YOUR GOAL
Locate every line in the data below that contains the string "checkered" and copy each of those lines out. Case counts.

─── SUPPLIED RECORDS ───

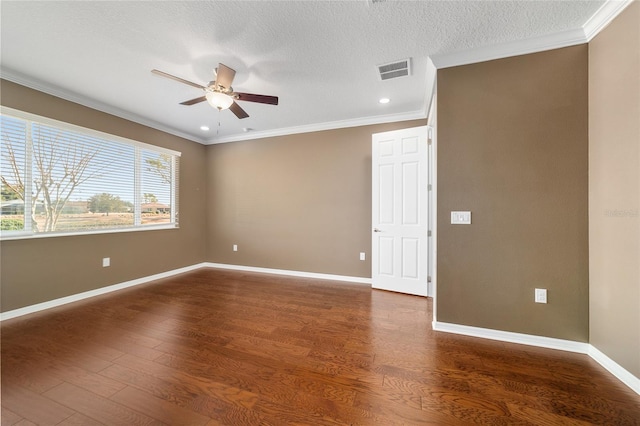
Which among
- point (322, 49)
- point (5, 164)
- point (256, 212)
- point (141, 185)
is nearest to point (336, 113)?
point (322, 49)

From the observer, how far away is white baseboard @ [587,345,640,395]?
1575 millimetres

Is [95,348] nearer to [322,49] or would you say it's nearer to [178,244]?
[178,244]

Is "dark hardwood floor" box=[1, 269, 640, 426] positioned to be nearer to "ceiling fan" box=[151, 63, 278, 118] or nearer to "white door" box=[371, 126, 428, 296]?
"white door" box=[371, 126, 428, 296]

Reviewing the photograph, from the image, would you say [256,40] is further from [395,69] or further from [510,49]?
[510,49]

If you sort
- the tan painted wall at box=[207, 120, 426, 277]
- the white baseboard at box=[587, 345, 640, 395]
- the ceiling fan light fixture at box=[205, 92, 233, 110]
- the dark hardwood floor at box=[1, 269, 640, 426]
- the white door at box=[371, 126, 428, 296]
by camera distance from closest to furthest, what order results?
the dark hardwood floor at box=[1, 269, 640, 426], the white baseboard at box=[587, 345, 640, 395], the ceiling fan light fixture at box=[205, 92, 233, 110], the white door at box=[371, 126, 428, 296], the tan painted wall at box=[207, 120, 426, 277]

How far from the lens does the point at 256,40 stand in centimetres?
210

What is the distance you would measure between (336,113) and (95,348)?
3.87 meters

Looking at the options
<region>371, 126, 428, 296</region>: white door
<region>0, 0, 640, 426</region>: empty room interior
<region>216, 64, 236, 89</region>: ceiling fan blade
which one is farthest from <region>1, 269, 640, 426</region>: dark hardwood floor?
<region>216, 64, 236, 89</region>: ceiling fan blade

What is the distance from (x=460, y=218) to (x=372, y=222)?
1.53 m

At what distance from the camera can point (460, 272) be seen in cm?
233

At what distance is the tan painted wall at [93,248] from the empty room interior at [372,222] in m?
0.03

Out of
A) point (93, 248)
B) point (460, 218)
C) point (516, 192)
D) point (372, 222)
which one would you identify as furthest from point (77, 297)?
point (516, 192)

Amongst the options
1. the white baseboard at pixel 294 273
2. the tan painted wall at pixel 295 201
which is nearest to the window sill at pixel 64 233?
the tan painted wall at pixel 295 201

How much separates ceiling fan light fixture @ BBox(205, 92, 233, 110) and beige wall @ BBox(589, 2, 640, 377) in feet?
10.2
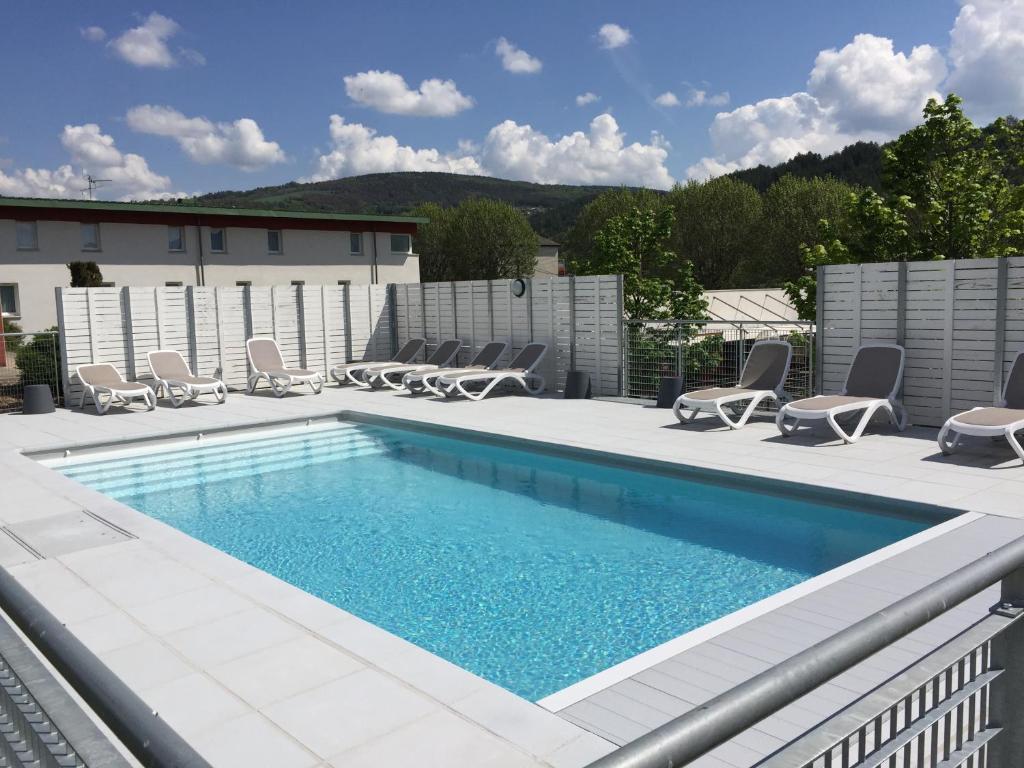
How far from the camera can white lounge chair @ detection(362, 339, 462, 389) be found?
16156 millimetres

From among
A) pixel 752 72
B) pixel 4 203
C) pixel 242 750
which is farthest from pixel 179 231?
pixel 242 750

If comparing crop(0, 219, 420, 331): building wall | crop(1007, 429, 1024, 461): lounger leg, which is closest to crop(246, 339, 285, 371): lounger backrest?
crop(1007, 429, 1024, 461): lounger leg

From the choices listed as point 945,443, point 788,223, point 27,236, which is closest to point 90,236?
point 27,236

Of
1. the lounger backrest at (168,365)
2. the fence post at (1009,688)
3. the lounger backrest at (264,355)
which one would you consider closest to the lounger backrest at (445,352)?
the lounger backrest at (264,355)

───
─── SUPPLIED RECORDS ───

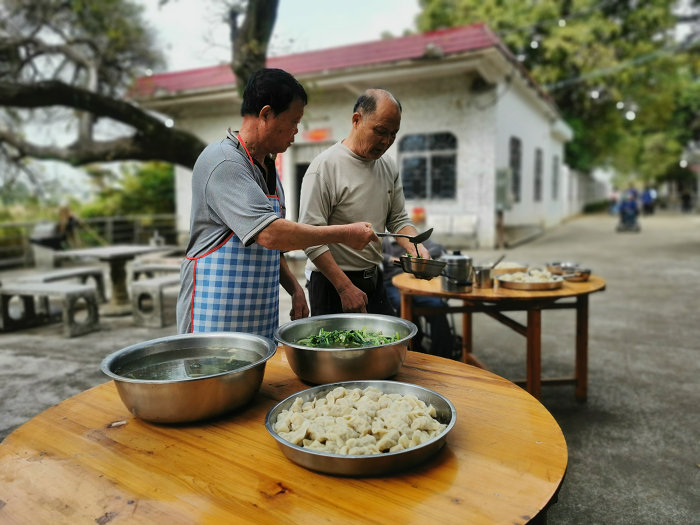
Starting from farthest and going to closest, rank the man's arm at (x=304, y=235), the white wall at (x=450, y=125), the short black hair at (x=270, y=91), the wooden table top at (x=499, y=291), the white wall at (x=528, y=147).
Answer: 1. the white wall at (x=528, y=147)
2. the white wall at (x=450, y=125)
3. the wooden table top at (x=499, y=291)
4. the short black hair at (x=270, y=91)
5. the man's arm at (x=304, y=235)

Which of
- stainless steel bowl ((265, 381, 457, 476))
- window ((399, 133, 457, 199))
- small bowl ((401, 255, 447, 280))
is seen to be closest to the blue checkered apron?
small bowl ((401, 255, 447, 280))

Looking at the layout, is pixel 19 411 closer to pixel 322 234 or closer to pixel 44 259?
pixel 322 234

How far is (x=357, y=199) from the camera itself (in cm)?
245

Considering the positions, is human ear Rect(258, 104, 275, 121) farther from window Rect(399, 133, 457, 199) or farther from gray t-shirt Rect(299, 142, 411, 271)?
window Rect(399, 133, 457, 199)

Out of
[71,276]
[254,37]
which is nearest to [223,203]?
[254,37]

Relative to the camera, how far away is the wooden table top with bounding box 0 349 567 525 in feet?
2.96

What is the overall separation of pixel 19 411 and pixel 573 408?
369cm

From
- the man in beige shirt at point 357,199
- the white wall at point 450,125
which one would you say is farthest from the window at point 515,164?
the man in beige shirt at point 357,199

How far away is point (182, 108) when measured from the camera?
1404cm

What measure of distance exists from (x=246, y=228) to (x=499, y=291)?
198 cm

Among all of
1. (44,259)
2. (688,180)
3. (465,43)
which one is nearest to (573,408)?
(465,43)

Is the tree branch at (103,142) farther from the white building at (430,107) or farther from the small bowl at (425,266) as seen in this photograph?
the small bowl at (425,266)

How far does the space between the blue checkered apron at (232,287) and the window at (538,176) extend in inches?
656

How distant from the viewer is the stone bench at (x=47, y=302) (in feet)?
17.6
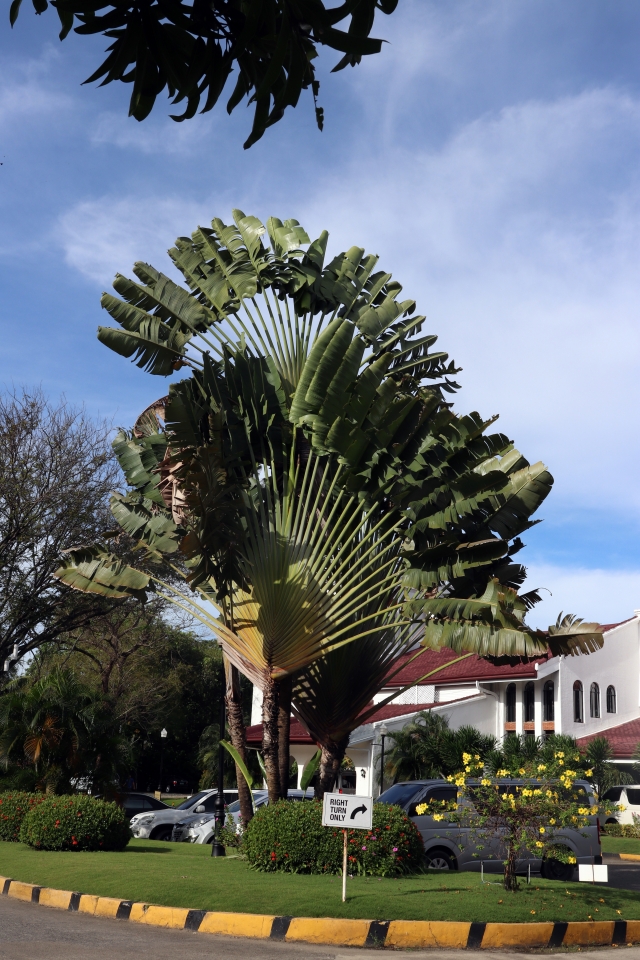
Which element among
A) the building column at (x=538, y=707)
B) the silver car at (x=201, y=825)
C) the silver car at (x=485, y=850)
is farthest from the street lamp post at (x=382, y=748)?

───
─── SUPPLIED RECORDS ───

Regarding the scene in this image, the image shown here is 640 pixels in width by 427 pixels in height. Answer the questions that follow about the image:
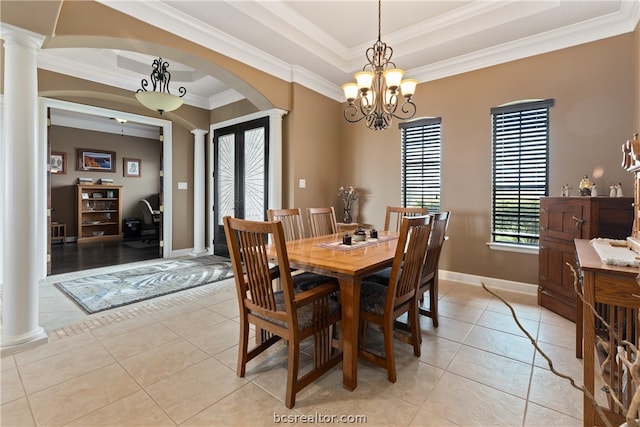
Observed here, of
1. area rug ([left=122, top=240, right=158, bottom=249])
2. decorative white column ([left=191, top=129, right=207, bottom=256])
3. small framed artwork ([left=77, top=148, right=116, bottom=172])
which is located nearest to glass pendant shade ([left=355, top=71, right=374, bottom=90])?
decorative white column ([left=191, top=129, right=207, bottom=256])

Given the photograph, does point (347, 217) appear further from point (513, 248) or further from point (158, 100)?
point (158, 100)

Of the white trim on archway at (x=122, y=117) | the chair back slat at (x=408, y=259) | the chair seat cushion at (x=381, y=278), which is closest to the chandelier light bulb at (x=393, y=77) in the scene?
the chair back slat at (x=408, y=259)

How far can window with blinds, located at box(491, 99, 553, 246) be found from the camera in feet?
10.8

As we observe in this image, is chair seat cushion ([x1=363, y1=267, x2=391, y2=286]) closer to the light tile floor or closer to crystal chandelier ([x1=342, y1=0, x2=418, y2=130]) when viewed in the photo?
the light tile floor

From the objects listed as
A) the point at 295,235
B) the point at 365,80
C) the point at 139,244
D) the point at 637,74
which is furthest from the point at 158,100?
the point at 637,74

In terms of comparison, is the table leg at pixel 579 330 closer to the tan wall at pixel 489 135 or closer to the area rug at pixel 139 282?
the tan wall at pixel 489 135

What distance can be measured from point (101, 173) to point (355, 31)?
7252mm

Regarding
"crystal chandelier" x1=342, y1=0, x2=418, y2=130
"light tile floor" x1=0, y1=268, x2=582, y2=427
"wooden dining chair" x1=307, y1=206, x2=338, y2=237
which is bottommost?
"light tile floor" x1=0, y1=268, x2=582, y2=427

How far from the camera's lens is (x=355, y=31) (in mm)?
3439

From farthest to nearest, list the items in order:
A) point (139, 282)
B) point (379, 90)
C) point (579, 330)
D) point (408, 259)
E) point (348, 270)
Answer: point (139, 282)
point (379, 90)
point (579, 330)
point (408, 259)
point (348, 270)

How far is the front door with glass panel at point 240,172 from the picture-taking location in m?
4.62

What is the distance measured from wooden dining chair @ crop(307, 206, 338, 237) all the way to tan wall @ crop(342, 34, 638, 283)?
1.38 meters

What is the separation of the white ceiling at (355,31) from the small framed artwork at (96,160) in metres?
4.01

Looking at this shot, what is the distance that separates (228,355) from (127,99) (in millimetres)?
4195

───

THE SOLUTION
is seen to be closest to the blue checkered apron?
How far does the space between the blue checkered apron at (232,287) and the window at (538,176) extend in inches?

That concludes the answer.